READ: Getting a fixed rate mortgage? It will cost almost $800 more per month

“It’s quite breathtaking. People haven’t had to qualify at rates like this in 20 years,” wrote Robert McLister, mortgage rate analyst at, in a client note.

McLister says this means more borrowers are locked out of five-year fixed products altogether. Those who don’t pass the stress test and are unlucky to get a co-signer for their mortgage or access to cash are now being diverted to the variable product market; with five-year options still within the 3.2% range, this equates to a friendlier stress test of just 5.25%.

READ: What the BoC’s half-point hike means for borrowers

However, those who choose to save money with a variable rate won’t have that option for long, as McLister points out that the savings gap between the two types of rates is rapidly closing, currently falling to 86 basis points. base for insured borrowers (those who pay less than 20% down payment and must purchase mortgage loan insurance), and 109 for uninsured borrowers. That’s down from March’s 200 basis points, and if the Bank of Canada continues its aggressive hike mandate, it will soon disappear completely, leading to the phenomenon of floating rates matching or exceeding fixed rate options.

Other options for embattled borrowers include obtaining a leverage ratio exception from a bank – which only a small number of conventional prime borrowers would qualify for – or a non-OSFI compliant lender that currently offers lower rate.

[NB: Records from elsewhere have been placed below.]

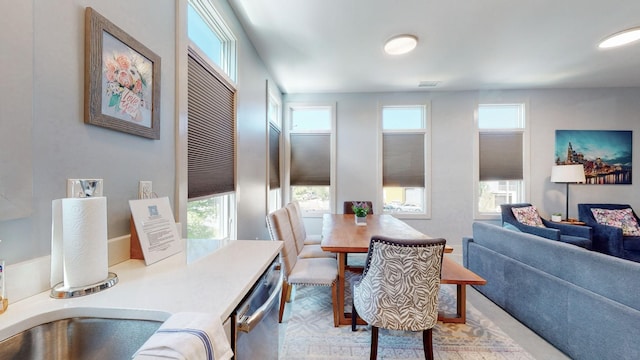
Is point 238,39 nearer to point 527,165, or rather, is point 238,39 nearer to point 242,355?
point 242,355

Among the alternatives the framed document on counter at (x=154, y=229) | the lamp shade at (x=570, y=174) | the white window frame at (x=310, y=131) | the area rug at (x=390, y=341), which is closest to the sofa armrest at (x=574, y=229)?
the lamp shade at (x=570, y=174)

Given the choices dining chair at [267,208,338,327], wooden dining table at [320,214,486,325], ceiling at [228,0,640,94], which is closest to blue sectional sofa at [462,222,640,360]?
wooden dining table at [320,214,486,325]

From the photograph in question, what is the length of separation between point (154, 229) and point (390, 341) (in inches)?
72.5

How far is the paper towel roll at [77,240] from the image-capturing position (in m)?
0.74

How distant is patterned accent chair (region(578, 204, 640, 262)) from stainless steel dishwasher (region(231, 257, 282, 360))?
445 centimetres

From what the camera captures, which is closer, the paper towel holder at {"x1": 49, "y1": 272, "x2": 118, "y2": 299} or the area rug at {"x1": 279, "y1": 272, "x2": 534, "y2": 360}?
the paper towel holder at {"x1": 49, "y1": 272, "x2": 118, "y2": 299}

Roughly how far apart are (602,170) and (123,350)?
6.39 m

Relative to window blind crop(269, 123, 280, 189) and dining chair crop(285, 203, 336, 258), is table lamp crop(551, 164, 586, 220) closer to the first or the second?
dining chair crop(285, 203, 336, 258)

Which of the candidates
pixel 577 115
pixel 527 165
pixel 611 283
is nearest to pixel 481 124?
pixel 527 165

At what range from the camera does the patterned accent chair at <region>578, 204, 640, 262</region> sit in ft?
10.3

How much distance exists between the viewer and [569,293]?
65.5 inches

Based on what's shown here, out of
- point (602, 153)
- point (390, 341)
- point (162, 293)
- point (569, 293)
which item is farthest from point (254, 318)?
point (602, 153)

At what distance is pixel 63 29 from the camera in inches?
32.2

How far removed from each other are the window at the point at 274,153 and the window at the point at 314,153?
30 centimetres
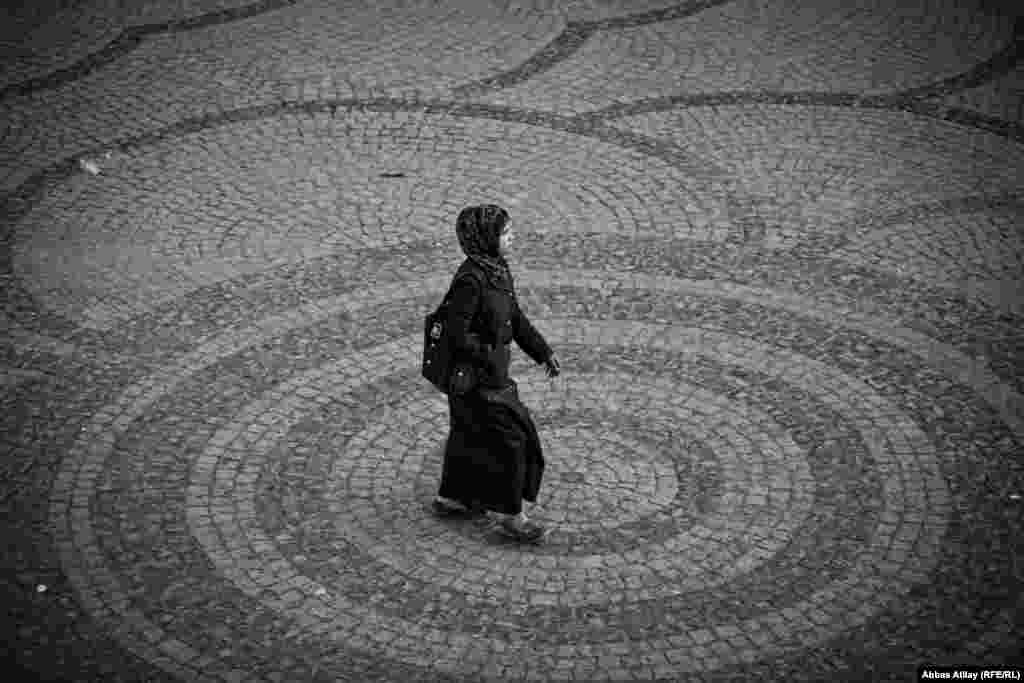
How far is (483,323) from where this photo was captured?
7500 mm

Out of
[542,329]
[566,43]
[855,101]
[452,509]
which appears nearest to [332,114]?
[566,43]

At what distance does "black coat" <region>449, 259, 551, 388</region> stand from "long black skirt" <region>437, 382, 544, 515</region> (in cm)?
15

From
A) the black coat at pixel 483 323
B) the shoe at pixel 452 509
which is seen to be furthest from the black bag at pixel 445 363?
the shoe at pixel 452 509

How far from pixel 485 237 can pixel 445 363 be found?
71 centimetres

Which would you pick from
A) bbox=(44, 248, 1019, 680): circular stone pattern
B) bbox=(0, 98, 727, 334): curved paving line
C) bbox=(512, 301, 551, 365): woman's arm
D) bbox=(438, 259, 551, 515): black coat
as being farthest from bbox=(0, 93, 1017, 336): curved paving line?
bbox=(438, 259, 551, 515): black coat

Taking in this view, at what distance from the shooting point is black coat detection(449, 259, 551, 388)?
7363 millimetres

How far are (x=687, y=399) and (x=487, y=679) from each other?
294 cm

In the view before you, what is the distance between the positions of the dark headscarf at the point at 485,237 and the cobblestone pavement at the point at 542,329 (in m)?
1.57

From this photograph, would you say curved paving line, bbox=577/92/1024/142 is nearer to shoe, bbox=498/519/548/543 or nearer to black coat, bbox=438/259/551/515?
black coat, bbox=438/259/551/515

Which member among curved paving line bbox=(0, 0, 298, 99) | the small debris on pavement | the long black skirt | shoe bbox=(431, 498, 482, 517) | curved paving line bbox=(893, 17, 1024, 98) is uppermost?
curved paving line bbox=(893, 17, 1024, 98)

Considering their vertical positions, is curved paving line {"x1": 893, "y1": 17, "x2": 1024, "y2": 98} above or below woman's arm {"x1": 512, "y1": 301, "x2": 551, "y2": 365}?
above

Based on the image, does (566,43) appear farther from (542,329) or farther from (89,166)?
Result: (542,329)

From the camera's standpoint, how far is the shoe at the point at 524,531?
7828mm

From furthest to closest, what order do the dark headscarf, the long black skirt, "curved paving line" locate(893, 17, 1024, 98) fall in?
"curved paving line" locate(893, 17, 1024, 98) → the long black skirt → the dark headscarf
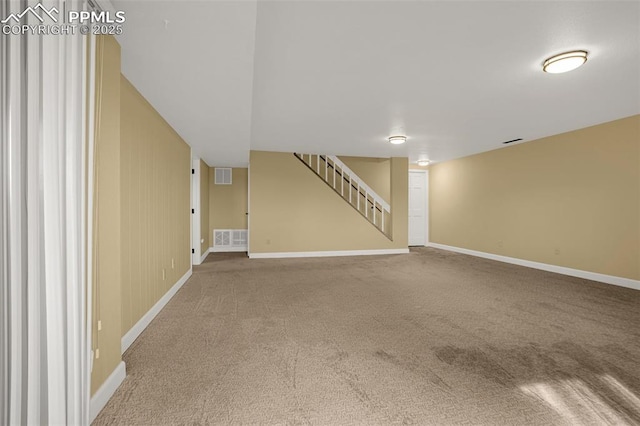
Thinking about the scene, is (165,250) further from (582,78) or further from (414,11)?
(582,78)

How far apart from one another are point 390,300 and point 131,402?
2.73 metres

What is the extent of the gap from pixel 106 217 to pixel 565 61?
3.79m

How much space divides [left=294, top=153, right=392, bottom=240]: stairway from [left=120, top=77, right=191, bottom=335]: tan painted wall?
156 inches

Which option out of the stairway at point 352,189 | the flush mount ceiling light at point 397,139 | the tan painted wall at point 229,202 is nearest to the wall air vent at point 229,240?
the tan painted wall at point 229,202

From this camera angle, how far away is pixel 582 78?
2891mm

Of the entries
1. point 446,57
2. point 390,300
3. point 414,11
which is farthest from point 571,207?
point 414,11

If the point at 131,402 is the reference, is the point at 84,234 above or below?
above


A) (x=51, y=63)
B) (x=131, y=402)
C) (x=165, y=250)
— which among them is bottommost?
(x=131, y=402)

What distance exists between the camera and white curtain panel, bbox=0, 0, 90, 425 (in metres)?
0.98

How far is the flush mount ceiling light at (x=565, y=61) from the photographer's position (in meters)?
2.41

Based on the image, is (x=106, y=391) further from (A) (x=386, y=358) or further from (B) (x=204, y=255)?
(B) (x=204, y=255)

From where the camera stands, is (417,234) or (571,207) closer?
(571,207)

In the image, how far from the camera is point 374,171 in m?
8.14

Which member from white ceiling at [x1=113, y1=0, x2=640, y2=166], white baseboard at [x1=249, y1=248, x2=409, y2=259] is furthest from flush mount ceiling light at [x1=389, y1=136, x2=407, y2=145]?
white baseboard at [x1=249, y1=248, x2=409, y2=259]
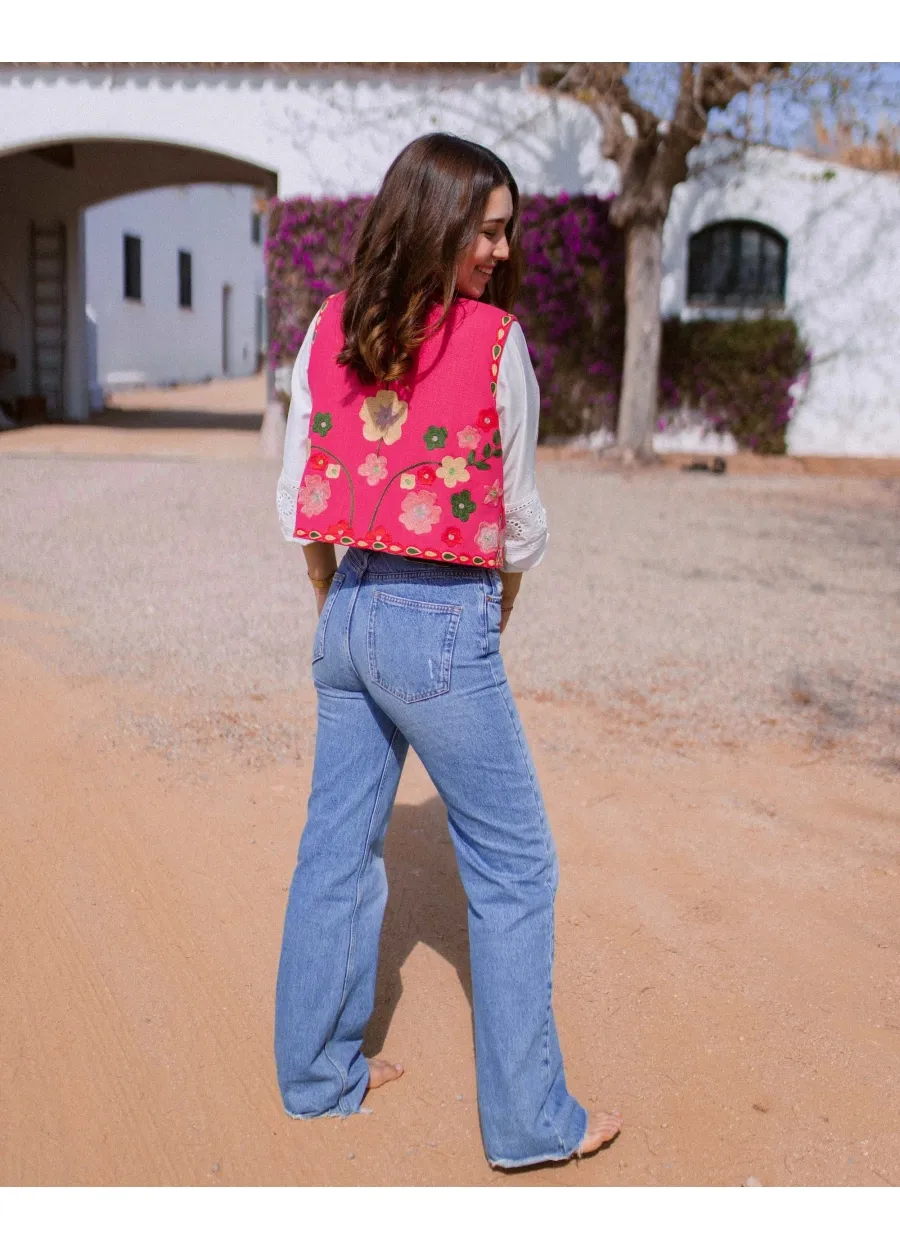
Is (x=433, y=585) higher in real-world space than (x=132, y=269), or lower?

According to McLister’s sources, the first two options are of concern to OSFI because they increase the risk profile of borrowers and, overall, the lending system.

Pressure is on the banking regulator to make a change

This brings new speculation as to whether OSFI may change its stress testing criteria, as its current threshold actively pushes borrowers into riskier borrowing products. In the comments made to Globe and Mail in May, Deputy Superintendent Ben Gully hinted at the possibility, saying, “If conditions change, we reserve the option of returning more frequently than once a year and that’s part of our approach and that’s indeed true of any guidance that we have at OSFI.

We are continually reviewing it, their applicability and, if conditions warrant, we would obviously drop out of the cycle to address them.

“When OSFI announced the stress test for uninsured mortgages in 2017, it probably never imagined the broad adoption of variable rates we would see this year, coupled with such an explosive move in the prime rate,” says McLister.

“But given that his job prepares for the worst, he should have foreseen these possibilities. Now, that’s partly to blame for less qualified borrowers choosing variable rates just to get approved. If inflation proves to be a greater threat than expected, OSFI could be responsible for the fact that adjustable rate borrowers have to bear rates well above the five-year fixed rates they would have have chosen.”

In the meantime, rate holds are the name of the game for borrowers looking to get into the market in the short term, as bond conditions are expected to deteriorate before they improve.

“We expect yields to peak relatively soon, likely in the coming months. With the entire upside cycle already priced in, the likelihood of a reversal increases, especially as we near the end of the cycle over the course of the year. quarters and the Fed is looking to slow down,” said CIBC FICC.

However, McLister points out, as five-year government bonds approach the 3% threshold, “not everything is priced in.” And, with the Bank of Canada set to raise its key overnight rate by 0.5% in July, with several more hikes to come to neutral or above, there is a lot of volatility to come for the obligation. market to react to.

Written by
Penelope Graham

Penelope Graham is the editor of STOREYS. She has over a decade of experience in real estate, mortgages and personal finance. His commentary on the housing market is featured frequently in national and local media, including BNN Bloomberg, CBC, The Toronto Star, National Post and The Globe and Mail.